— Assignment —
Below are the entries; set down each of them exactly.

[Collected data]
++++

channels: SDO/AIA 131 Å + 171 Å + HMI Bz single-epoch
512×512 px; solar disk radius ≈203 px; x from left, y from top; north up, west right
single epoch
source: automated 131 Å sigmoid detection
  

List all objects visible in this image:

++++

— The answer —
channels: SDO/AIA 131 Å + 171 Å + HMI Bz single-epoch
512×512 px; solar disk radius ≈203 px; x from left, y from top; north up, west right
single epoch
source: automated 131 Å sigmoid detection
  

List all objects visible in this image:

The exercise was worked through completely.